Eliminate GHG emissions from public buildings
Local governments need to prepare plans and to provide funds for the timely conversion of existing public buildings from the use of fossil fuels to electric heating. While the conversion of existing buildings to electric heat is expensive, existing buildings will be the primary source of building Greenhouse Gas Emissions for the foreseeable future. Local governments cannot require private building conversion unless it is prepared to do the same.
The mayor issued an executive order on Jan 8, 2020 which requires that new or substantially renovated city buildings be fossil fuel free, and committed the city to develop a plan by 2021 for elimination of fossil fuels in all of its buildings.

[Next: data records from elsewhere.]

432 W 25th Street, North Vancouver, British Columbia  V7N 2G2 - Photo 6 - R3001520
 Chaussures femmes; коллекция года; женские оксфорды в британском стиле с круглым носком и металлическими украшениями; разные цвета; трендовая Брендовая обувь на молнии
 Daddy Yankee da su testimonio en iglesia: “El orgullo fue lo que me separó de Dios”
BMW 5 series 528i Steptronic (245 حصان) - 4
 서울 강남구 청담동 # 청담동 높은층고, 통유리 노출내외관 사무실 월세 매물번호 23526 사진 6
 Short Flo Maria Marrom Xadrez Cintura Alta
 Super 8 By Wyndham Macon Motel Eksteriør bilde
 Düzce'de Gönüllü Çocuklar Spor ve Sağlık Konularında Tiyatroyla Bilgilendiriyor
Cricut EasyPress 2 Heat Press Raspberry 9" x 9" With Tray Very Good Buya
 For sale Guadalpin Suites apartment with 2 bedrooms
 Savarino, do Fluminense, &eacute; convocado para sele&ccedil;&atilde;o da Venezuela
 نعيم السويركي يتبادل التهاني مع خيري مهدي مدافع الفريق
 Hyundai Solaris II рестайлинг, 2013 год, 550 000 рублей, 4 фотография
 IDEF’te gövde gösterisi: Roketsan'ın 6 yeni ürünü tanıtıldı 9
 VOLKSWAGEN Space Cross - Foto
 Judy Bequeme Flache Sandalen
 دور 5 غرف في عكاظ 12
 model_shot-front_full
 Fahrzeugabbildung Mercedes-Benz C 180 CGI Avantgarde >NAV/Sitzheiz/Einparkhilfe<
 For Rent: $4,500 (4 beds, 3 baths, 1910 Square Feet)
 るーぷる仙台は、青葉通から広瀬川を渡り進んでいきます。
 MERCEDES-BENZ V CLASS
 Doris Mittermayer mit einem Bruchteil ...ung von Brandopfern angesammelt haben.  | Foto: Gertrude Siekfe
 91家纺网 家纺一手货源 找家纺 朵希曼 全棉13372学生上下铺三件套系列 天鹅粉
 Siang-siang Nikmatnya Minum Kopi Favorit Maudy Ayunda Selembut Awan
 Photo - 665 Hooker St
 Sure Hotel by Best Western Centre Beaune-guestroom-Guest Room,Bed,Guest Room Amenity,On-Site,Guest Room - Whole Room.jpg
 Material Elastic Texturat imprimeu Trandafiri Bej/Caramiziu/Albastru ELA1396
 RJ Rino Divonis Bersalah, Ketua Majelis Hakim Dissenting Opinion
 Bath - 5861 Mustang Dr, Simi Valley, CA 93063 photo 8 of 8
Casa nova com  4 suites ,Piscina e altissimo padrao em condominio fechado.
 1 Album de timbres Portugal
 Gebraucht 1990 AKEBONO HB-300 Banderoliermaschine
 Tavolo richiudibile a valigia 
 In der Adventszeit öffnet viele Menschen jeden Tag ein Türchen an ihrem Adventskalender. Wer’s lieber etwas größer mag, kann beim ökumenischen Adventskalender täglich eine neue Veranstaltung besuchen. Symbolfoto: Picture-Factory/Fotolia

The city has a Capital Green Toolkit of strategies for Seattle's capital projects, and requires larger projects to attain LEED certification. As part of the Building Tune Up Ordinance, the City adopted Resolution 31652 in 2016 which requires all commercial buildings 50,000 square feet or larger to meet the requirements for Building Tune-Ups by Oct. 1, 2021.
Preliminary analysis shows a 25% decrease in emissions from City buildings in 2019 compared to 2008. This work is spearheaded by the Office of Sustainability, which states that we are not track for a 40% reduction by 2025 (slide 14 from OSE presentation given 3/23/21). Progress since then may have slowed down due to Covid-19; it would be good to get an update.
Seattle Public Schools
Seattle Public Schools participates in Seattle's Tune-Up Accelerator Program, and has Resource Conservation Managers that focus on keeping their buildings running efficiently. Several of the newer schools have been fitted with ground source heat pumps. Seattle Public School has also contracted with Jason McClennon for a report on how to reduce emissions on their buildings. The report is currently in final phase, and is expected to be released soon. There is also a 100% Clean Energy Resolution which will be coming up before the School Board in Jan. 2021.
The King County Green Building Ordinance 17709 was adopted in 2013, and requires new buildings to strive for platinum LEED status, and major renovation projects are required to achieve gold LEED status. As part of its Strategic Climate Action Plan, King County will require all agencies to inventory all fossil fuel uses in each facility including space heating, water heating, backup generator and other needs, and to create a fossil fuel elimination plan. It will eliminate fossil fuel use in new county buildings with minor exceptions for backup power, etc.